Então a mãe dela, mulher de histórias e parábolas, falou: “Pois é... papai sempre nos contava daquela vez em que a família dele foi alimentada por um urubu!”

E contou uma experiência ocorrida lá pelo final do século 19, quando a família do seu pai vivia no interior do Ceará. A vida era difícil e atormentada. Às vezes, eles tinham de abandonar a casa por causa dos bandos de cangaceiros que tomavam conta de tudo. Eles chegavam e se instalavam na propriedade, sem dia marcado para ir embora. Quem não fugia, morria. E os donos acabavam debandando. A necessidade constante de fugir já fizera disso uma empreitada organizada. Suprimentos e utensílios básicos tinham de acompanhar a fuga, pois não se sabia quanto tempo a família inteira precisaria ficar escondida no mato.

Numa dessas fugas, a permanência no esconderijo prolongou-se além do previsto. Os dias passavam e nada de os bandidos irem embora. Os mantimentos estavam acabando, o nervosismo aumentando e todos vivendo a dificuldade de não saber o que fazer. E chegou o dia em que só havia feijão para cozinhar. Era o resto, e era só feijão mesmo. Nem sal havia!

Era costume na região salgar a carne e pendurá-la num varal para secar e virar carne de sol. Volta e meia os varais eram visitados por famintos urubus. Pois não é que naquele dia, enquanto o feijão cozinhava na panela, um bando de urubus sobrevoou o local e um deles, não conseguindo mais carregar o toucinho que havia roubado de algum varal, deixou-o cair justamente ali! Na pressa do roubo e sem muito tempo para fazer escolhas, ele havia agarrado um pedaço maior do que suas garras podiam transportar. Cansadas, elas se renderam e o toucinho despencou exatamente lá onde a família escondida olhava, ansiosa e faminta, para o feijão sem tempero!

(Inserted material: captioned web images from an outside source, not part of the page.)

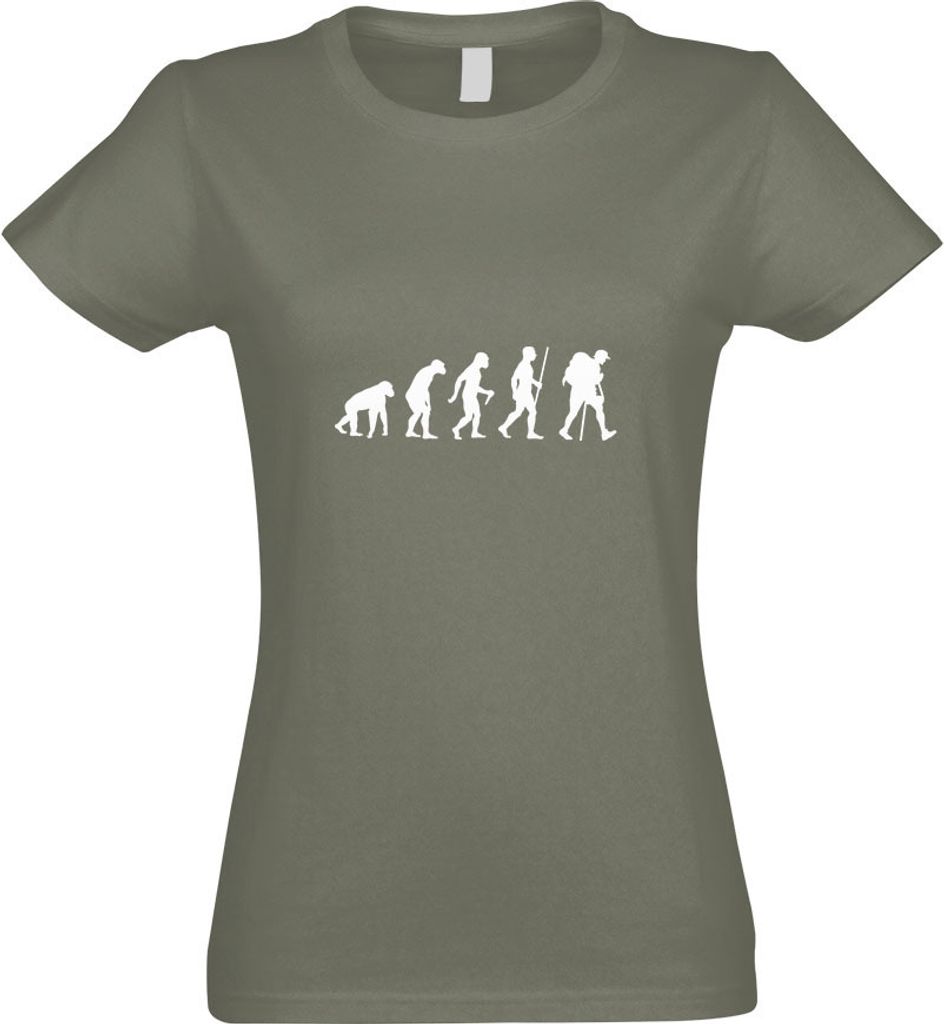 Kiwistar - T-Shirt tailliert - Damen - Olive - Wandern Trekking Evolution - mit Motiv Bedruckt - Funshirt Design - Sport - Freizeit - Damen - XXL
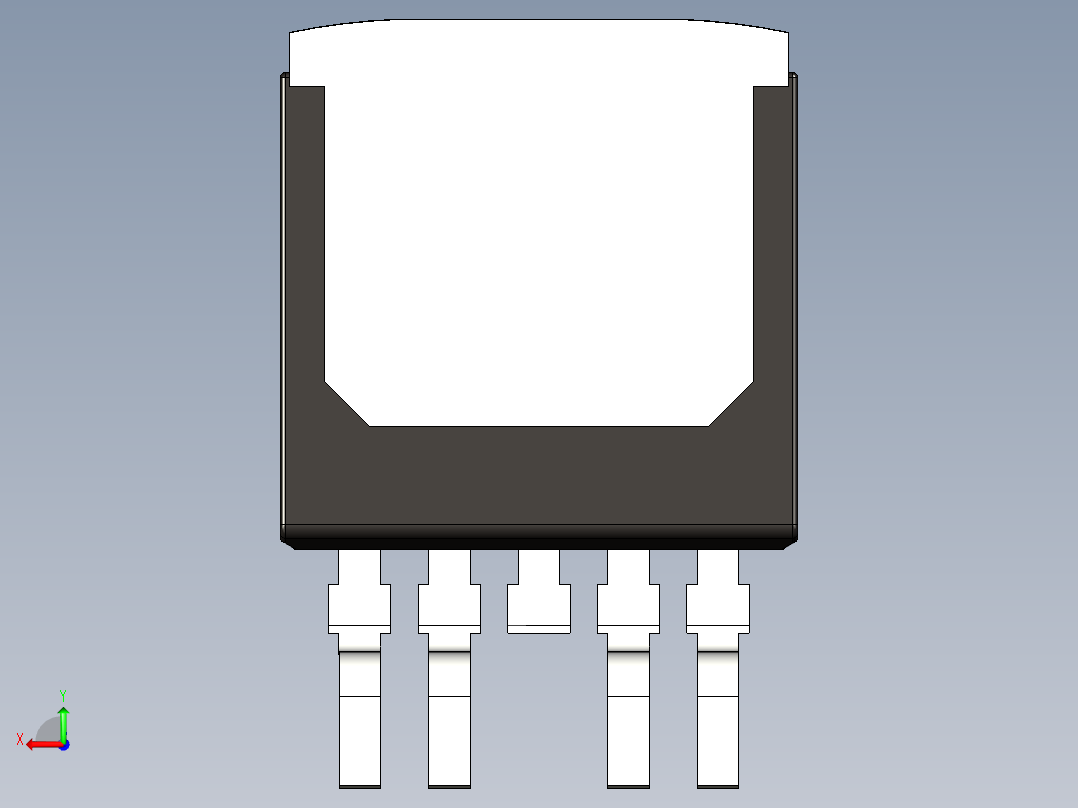 TO263-5-2，带有四个销和凸耳的五个接头与中间接头相同后视图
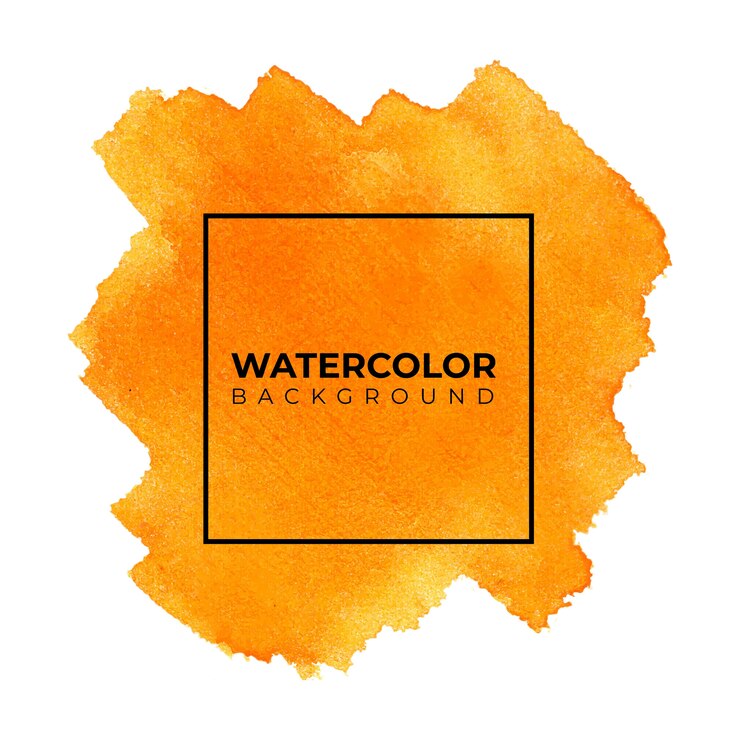 Fondo acuarela abstracta naranja, pintura de la mano. Salpicaduras de color en el papel blanco
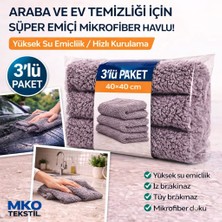 Mko Tekstil 40X40 cm Süper Emici Mikrofiber Kurulama Havlusu 3'lü Paket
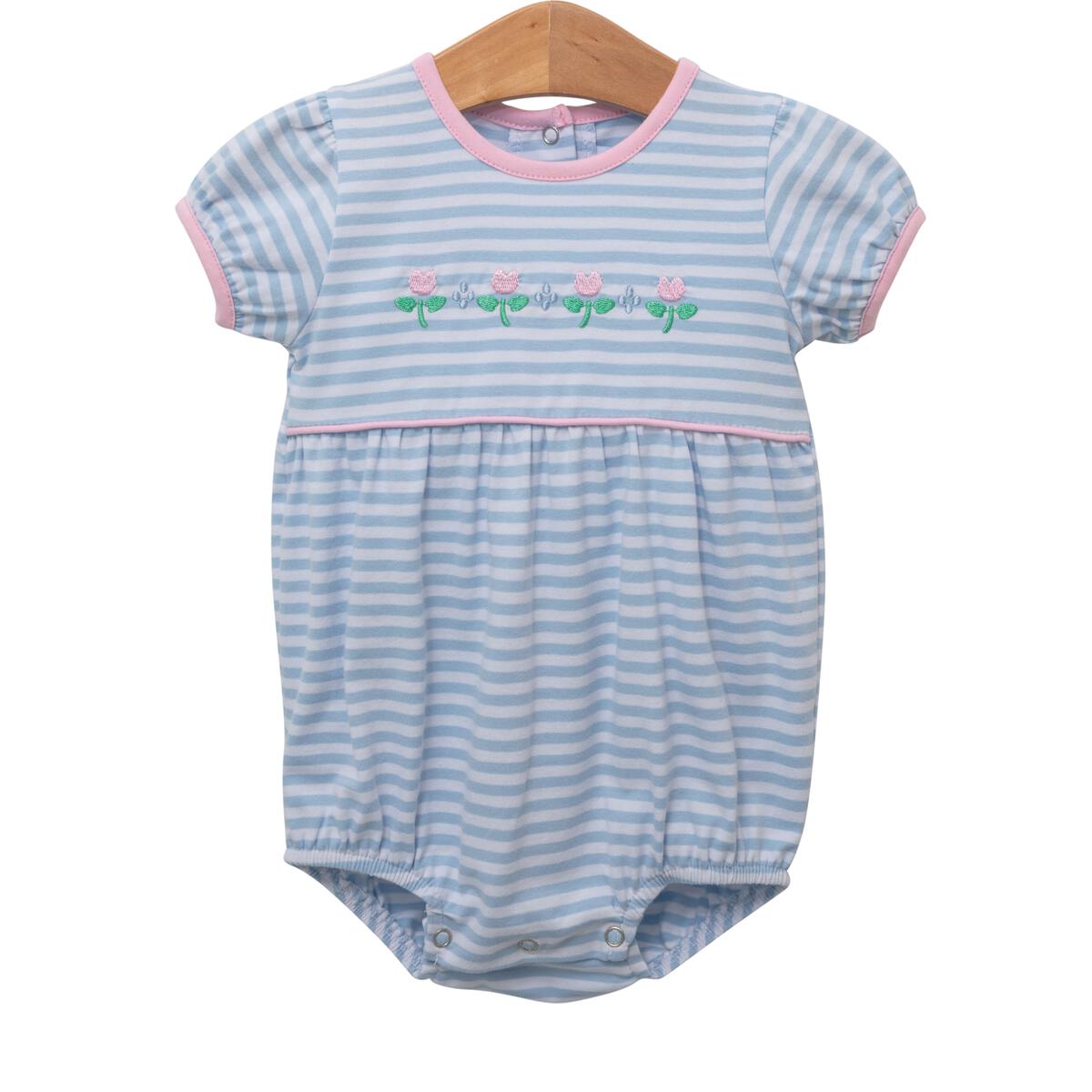 Flower Embroidered Light Blue Stripe Bubble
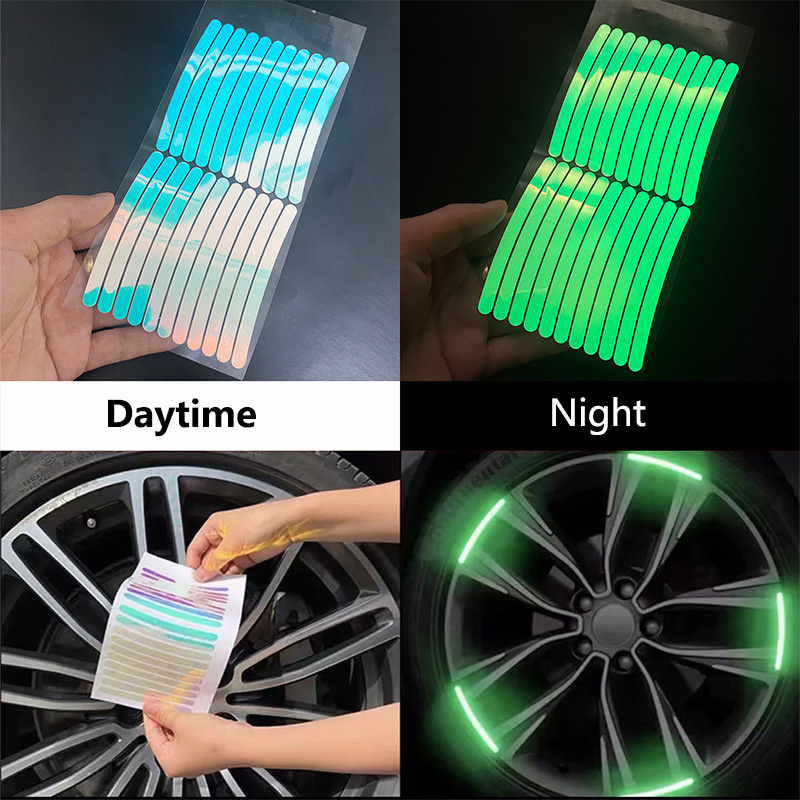 universal hi vis reflective night bright colorful rainbow fluorescent laser bicycle auto car wheel hub tape rim stripe sticker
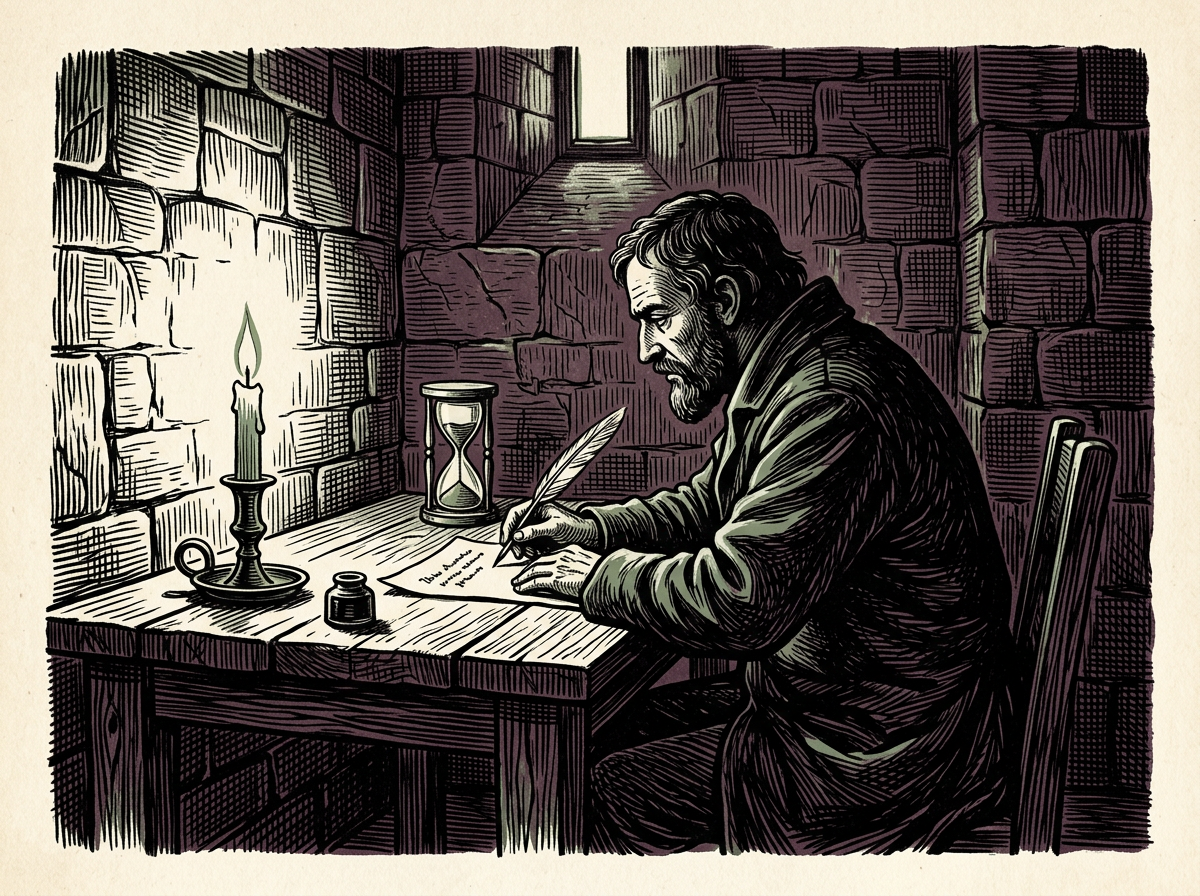 Editorial woodcut-style illustration for the dispatch “Seneca's Stoic framework transforms abstract theory into daily mental discipline.”, from The Bend Index, filed under moral method: applied stoicism.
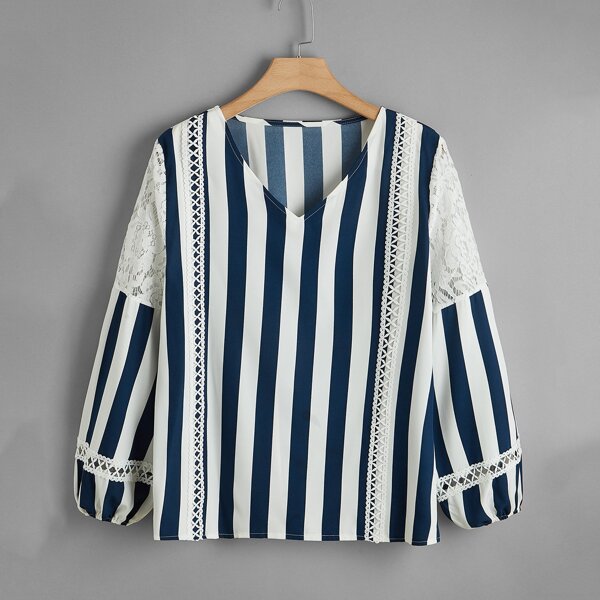 

Plus Striped Lace Insert Blouse, Blue and white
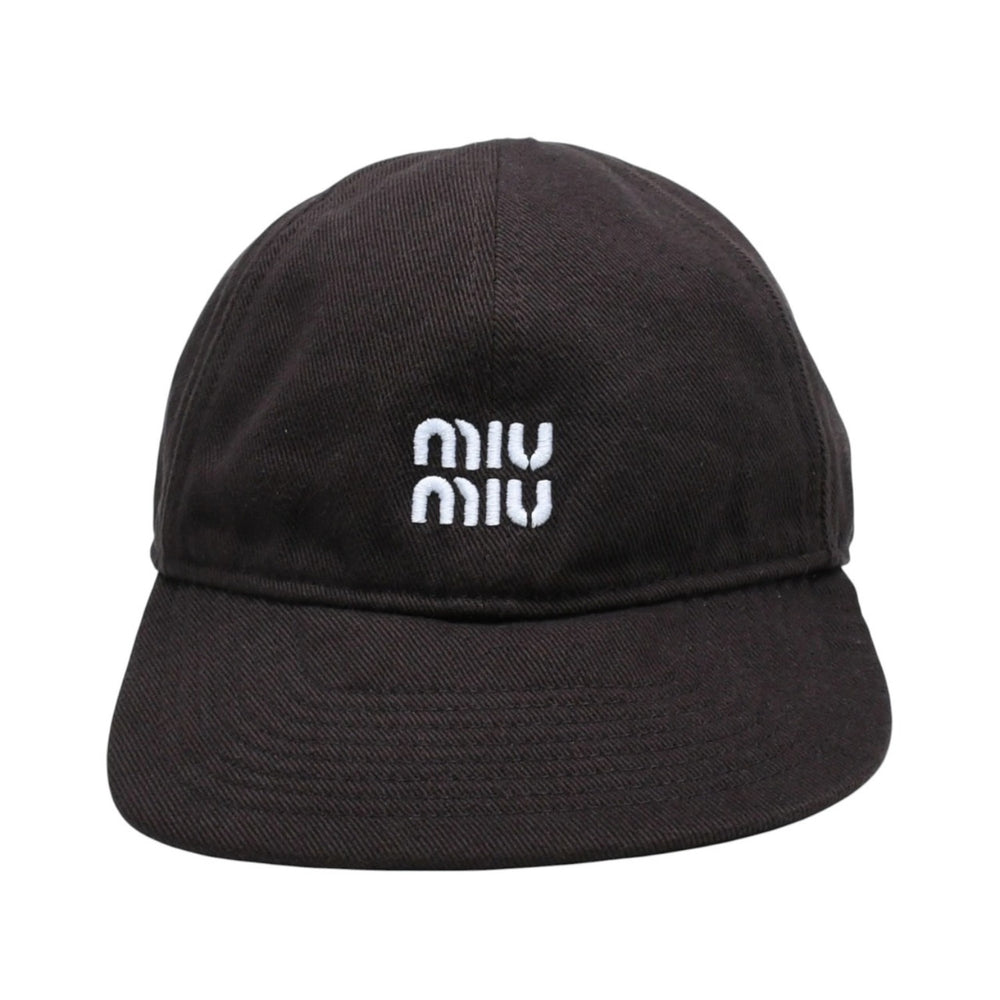 新品同様品 MIU MIU ミュウミュウ キャップ 帽子 ベースボールキャップ ブラウン ホワイト ネイビー 5HC369 中古 4a007021
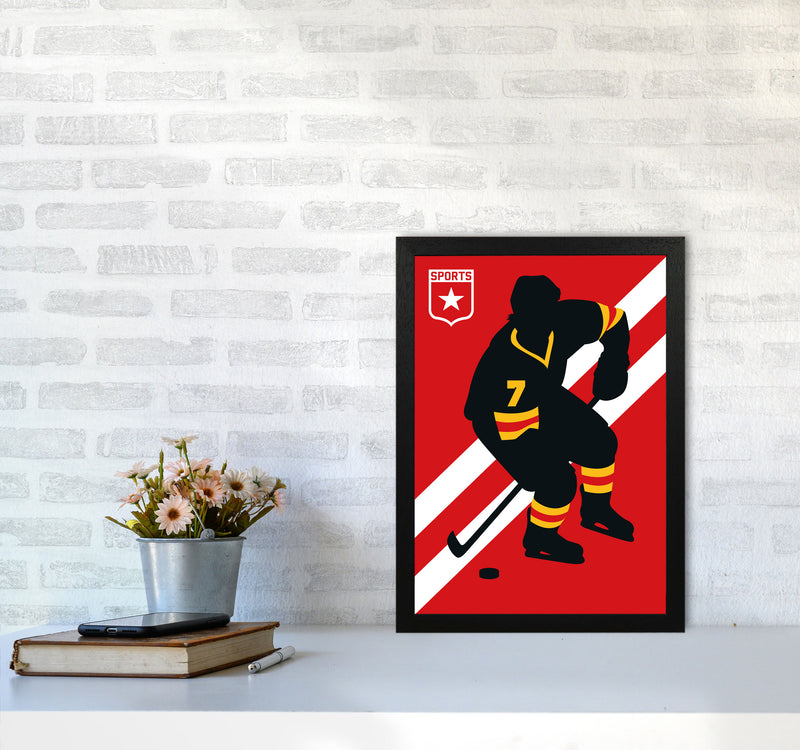Icehockey Art Print by Bo Lundberg A3 White Frame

Foi pura benção e absoluto cuidado de Deus! O feijão foi salgado e a refeição enriquecida pelo presente do urubu. Assim, não apenas Elias foi alimentado por um corvo. Aqueles rostos ansiosos e tensos, no indesejado esconderijo, nos confins do sertão nordestino, experimentaram o alimento trazido por um “corvo” como um providencial presente, tão inesperado e inusitado quanto necessário.

Dona Lídia me trouxe a história de Elias para perto. Para a sua própria família, ainda que para dias que já vão longe. Mas ela me ajudou a entender que a história de Elias é coisa de Deus e, sendo de Deus, é coisa para os nossos dias. A dificuldade é que muitas vezes não queremos nem conseguimos ver os corvos trazendo o nosso toucinho, expressão do cuidado e do amor de Deus. Mas que tem toucinho no feijão, isso tem.

Valdir Steuernagel é pastor luterano, trabalha com a World Vision International e com o Centro de Pastoral e Missão, em Curitiba. É autor de, entre outros, Para Falar das Flores... e Outras Crônicas.